Skiing in July? It could happen this year, but California’s days of bountiful snow are numbered.

After five years of drought and water restrictions, the state is reeling from its wettest winter in two decades. Moisture-laden storms have turned brown hillsides a lush green and state reservoirs are overflowing. There’s so much snow, Mammoth Mountain resort plans to be open for business on Fourth of July weekend.

But while all that precipitation has put a dent in the current drought — Governor Jerry Brown won’t decide whether to declare it over until the Sierra Nevada snowpack is assessed again in April — new UCLA research paints a worrying picture of how drought could affect the snowpack in the future.

The Sierra Nevada snowpack, which provides 60 percent of the state’s water via a vast network of dams and reservoirs, has already been diminished by human-induced climate change and if emissions levels aren’t reduced, the snowpack could largely disappear during droughts, according to findings in the study published today in the journal Geophysical Research Letters.

“The cryosphere — frozen parts of the planet — has shown the earliest and largest signs of change,” said UCLA climate scientist Alex Hall, who along with study co-author Neil Berg modeled what future California droughts will look like in terms of snowpack loss. “The Sierra Nevada are the little piece of the cryosphere that sits right here in California.”

During a drought we see less overall precipitation. Adding in warmer air caused by climate change a greater share of precipitation falls as rain, and snow melts more rapidly. So a frozen resource that gradually melts and recharges reservoirs is particularly vulnerable to a warming climate and droughts that are expected to become increasingly severe.
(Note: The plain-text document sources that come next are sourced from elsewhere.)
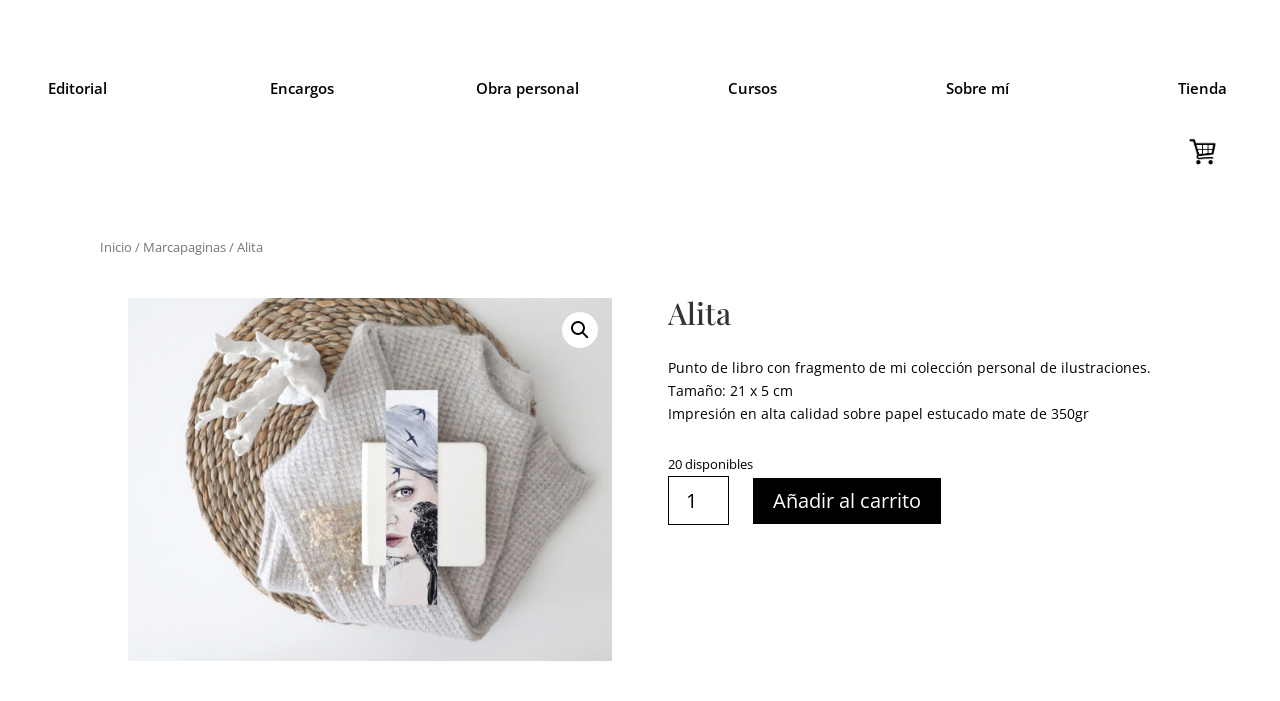

--- FILE ---
content_type: text/css
request_url: https://crisbelrobles.com/wp-content/et-cache/266/et-core-unified-266.min.css?ver=1768289814
body_size: -80
content:
#main-footer{display:none}.woocommerce span.onsale,.woocommerce-page span.onsale{background:#e3b0b0!important}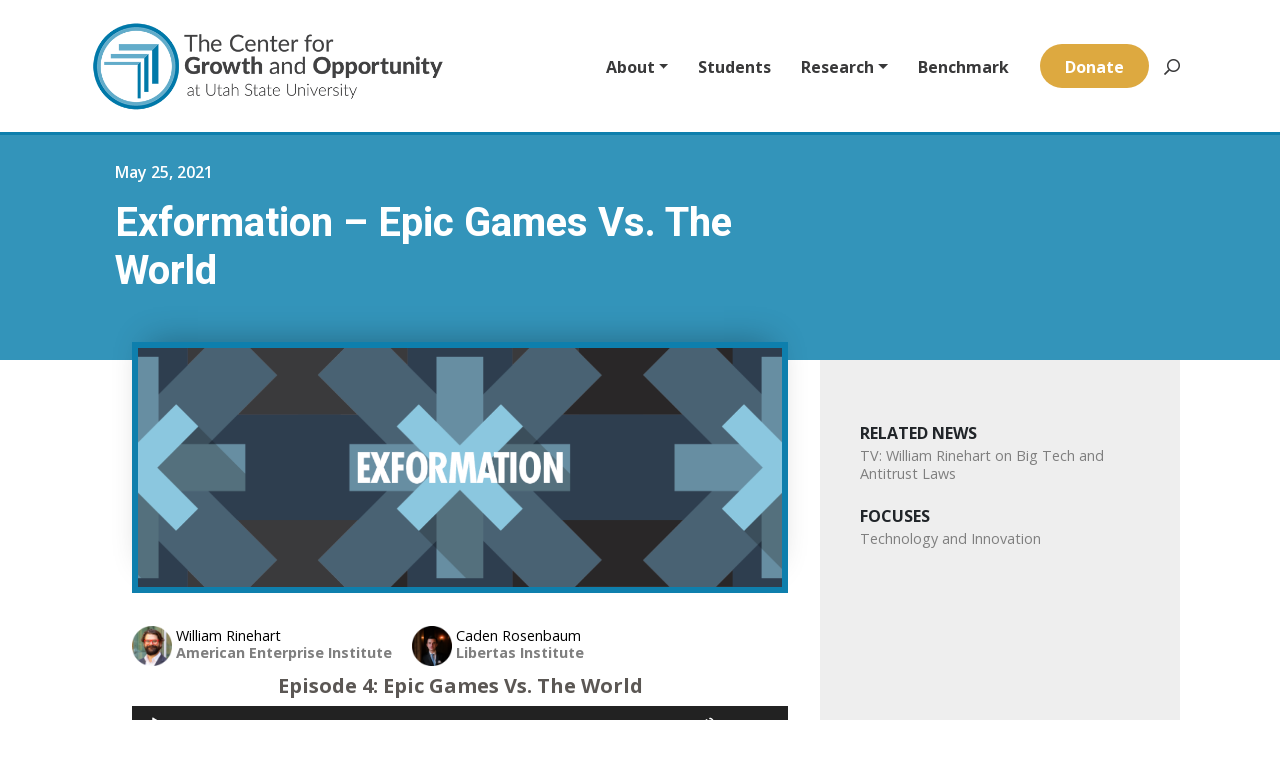

--- FILE ---
content_type: text/javascript
request_url: https://polo.feathr.co/v1/analytics/match/script.js?a_id=61426bbef064ad653ef50b1f&pk=feathr
body_size: -277
content:
(function (w) {
    
        
    if (typeof w.feathr === 'function') {
        w.feathr('integrate', 'ttd', '696aa05d66efd900026a2ec7');
    }
        
        
    if (typeof w.feathr === 'function') {
        w.feathr('match', '696aa05d66efd900026a2ec7');
    }
        
    
}(window));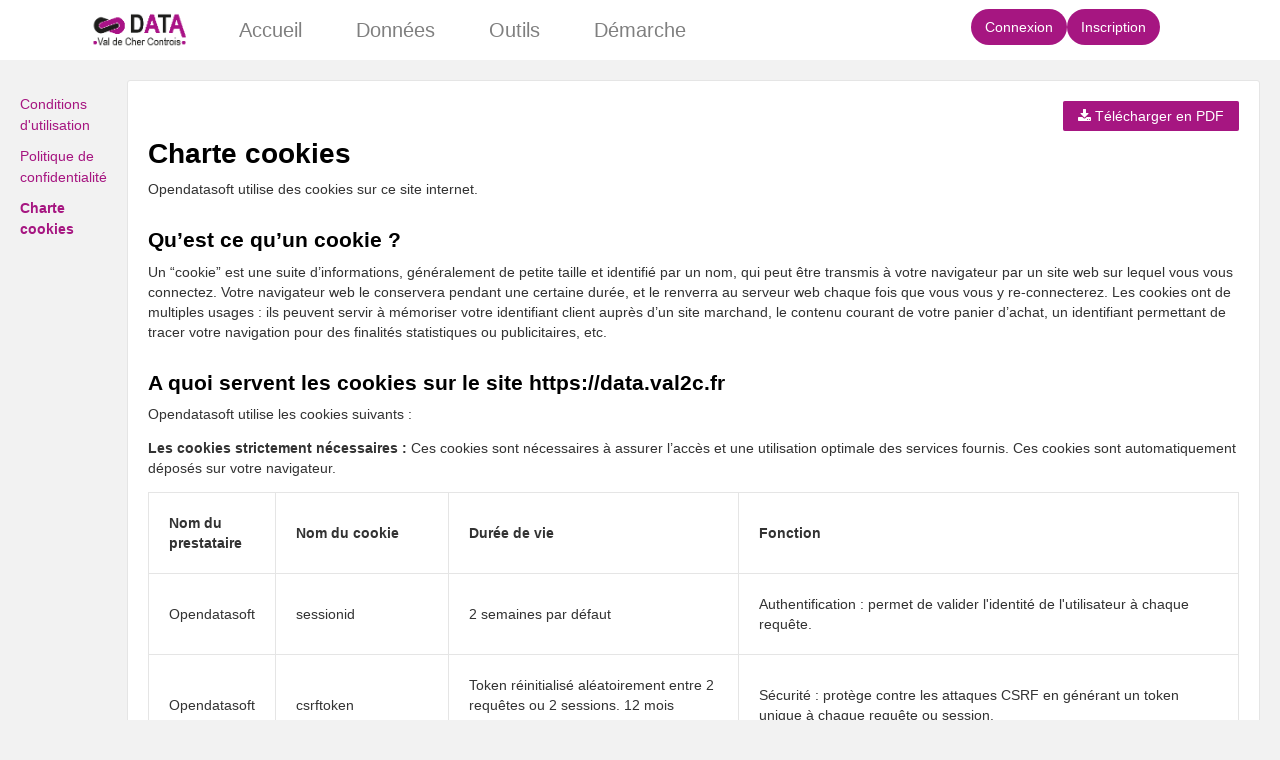

--- FILE ---
content_type: text/css
request_url: https://data.val2c.fr/assets/stylesheet/19.css
body_size: -348
content:

    :root {
        --links: #A61681;
--page-background: #F2F2F2;
--header-links: #FFFFFF;
--titles: #000000;
--section-titles: #FFFFFF;
--highlight: #A61681;
--footer-links: #0ABFBF;
--boxes-border: #E5E5E5;
--boxes-background: #FFFFFF;
--header-background: #AAAAAA;
--footer-background: #FFFFFF;
--text: #333333;
--section-titles-background: #A61681;
    }
    

body {
    font-family: Helvetica, Arial, sans-serif;
}

.ods-front-header__account-name{color:black}
.ods-front-header__management-menu-item-link{color:black;font-size:14px;opacity:0.8}
.ods-front-header__management-menu-item-link--backoffice{color:#fff}
 
.ods-front-header img{;width:100px;transform: translateY(13px);}

.ods-front-header{ background-color:#fff}
.ods-front-header__menu-item-link--active, .ods-front-header__menu-item-link  {margin-top:3px;color:black;border-bottom:none;font-size:20px;}

.ods-front-header__menu-item-link--active:hover, .ods-front-header__menu-item-link:hover {opacity:0.8;color:black}

.ods-front-footer {height:initial;padding-bottom:13px;padding-top:10px}
.ods-front-footer img{margin-left:30px;height:40px!important;transform:translateY(-5px)}

.ods-responsive-menu-collapsible__container {max-width:1100px;margin:auto;position:relative}

.ods-front-footer__link {color:#A61681}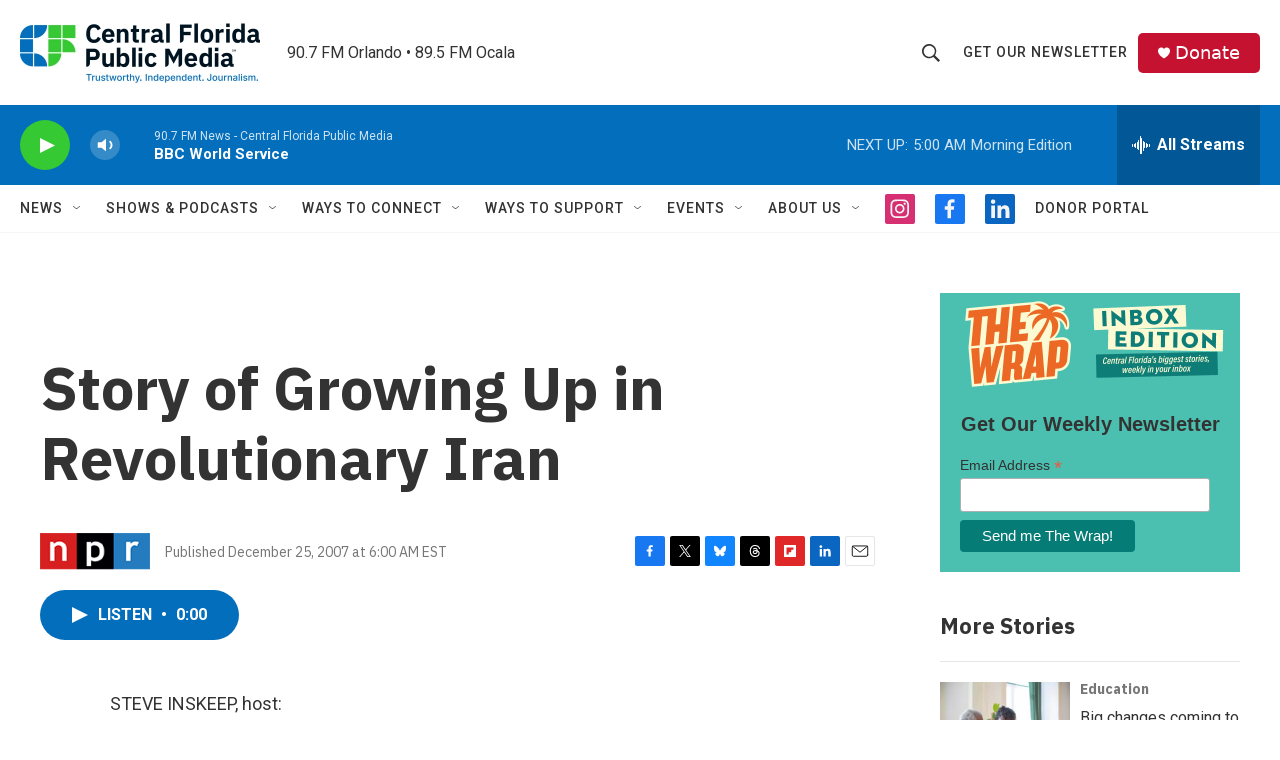

--- FILE ---
content_type: text/html; charset=utf-8
request_url: https://www.google.com/recaptcha/api2/aframe
body_size: 175
content:
<!DOCTYPE HTML><html><head><meta http-equiv="content-type" content="text/html; charset=UTF-8"></head><body><script nonce="LzSqE-0PX7t4x8mEw3Rm5A">/** Anti-fraud and anti-abuse applications only. See google.com/recaptcha */ try{var clients={'sodar':'https://pagead2.googlesyndication.com/pagead/sodar?'};window.addEventListener("message",function(a){try{if(a.source===window.parent){var b=JSON.parse(a.data);var c=clients[b['id']];if(c){var d=document.createElement('img');d.src=c+b['params']+'&rc='+(localStorage.getItem("rc::a")?sessionStorage.getItem("rc::b"):"");window.document.body.appendChild(d);sessionStorage.setItem("rc::e",parseInt(sessionStorage.getItem("rc::e")||0)+1);localStorage.setItem("rc::h",'1769058420979');}}}catch(b){}});window.parent.postMessage("_grecaptcha_ready", "*");}catch(b){}</script></body></html>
To protect California’s future from the threat of warming temperatures California needs to rapidly reconfigure its water storage systems and management practices.

“I think there are serious questions about the suitability of the current water storage infrastructure as we go forward,” said Hall, a professor of atmospheric and oceanic sciences said.

Besides offering a window into the future, the UCLA study revealed some climate effects that are already happening. Hall and Berg found that the Sierra Nevada snowpack during the 2011 to 2015 drought was 25 percent below what it would have been without human-induced warming. The effect was even worse at elevations below 8,000 feet, where snow decreased by up to 43 percent.

“Seeing a reduction of a quarter of the entire snowpack right now — not 20, 30 or 40 years from now — was really surprising. It was almost as if 2015 was the new 2050 in terms of the impacts we were expecting to see,” said Berg, who is a scientist at RAND Corp.

Comparison of snowpack
UCLA Institute of the Environment and Sustainability
A UCLA climate model of Sierra Nevada snowpack (left) closely replicated actual snowpack as seen in a NASA satellite image (right).

To accurately simulate the drought-altered Sierra snowpack, researchers combined finely calibrated atmospheric, snow and topography modeling. They cross-referenced their results with satellite information and on-the-ground “snow pillows” — devices that measure snow’s water content. They also simulated pre-Industrial Era snowpack, to understand how much human-induced climate change is affecting snow loss now.

By the end of the current century, conditions could be even worse, the report stated. If humans continue emitting greenhouse gases in a business-as-usual scenario, average temperatures in the Sierras are projected to rise up to 10 degrees Fahrenheit, causing the snowpack to decrease during drought by a massive 85 percent. There would be almost no snow at altitudes below 8,000 feet. From a water resources perspective, an 85 percent loss would be as if there was no snow in the Sierras at all, Berg said.

Things don’t look much better if nations follow the United Nations’ Paris climate agreement, which seeks to limit global warming to between 1.5 and 2 degrees Celsius. Even with such mitigations, snowpack during a drought like the one California recently experienced is projected to drop 60 percent by century’s end.

Berg said he found the results sobering. “I feel like I’m walking through a living history book, where we’re seeing these major events unfold right before our eyes.”

Typically, the amount of water accumulated in the snowpack is similar to what reservoirs can store. As things heat up and snow melts earlier, “there’ll be a real storage problem and water will have to be let go,” Hall said.

Graphic showing four charts depicting different levels for the Sierra Nevada snowpack under drought conditions
Four scenarios for the Sierra Nevada snowpack under drought conditions. The measurement shown is the amount of water contained in the snowpack, averaged over the mountain range.

Hall said that he believes the best solution is utilizing groundwater aquifers as a capture and storage mechanism. “The storage potential of groundwater aquifers is enormous; it’s probably 10 times greater than reservoir capacity.”

California doesn’t have the greatest track record with managing groundwater, which was severely depleted during the drought, particularly because of agricultural irrigation. The state legislature is taking steps to improve the situation, passing the Sustainable Groundwater Regulation Act in 2014 and launching small pilot projects in the Central Valley, where farmers are paid to flood their fields to recharge the groundwater.

But with climate change already altering snowpack in ways scientists believed was decades away, those efforts aren’t enough, Hall said.

“It needs to be on a much larger scale. We’re moving in the right direction, but it’s not nearly enough. We need to scale up these efforts and we need to be starting now.”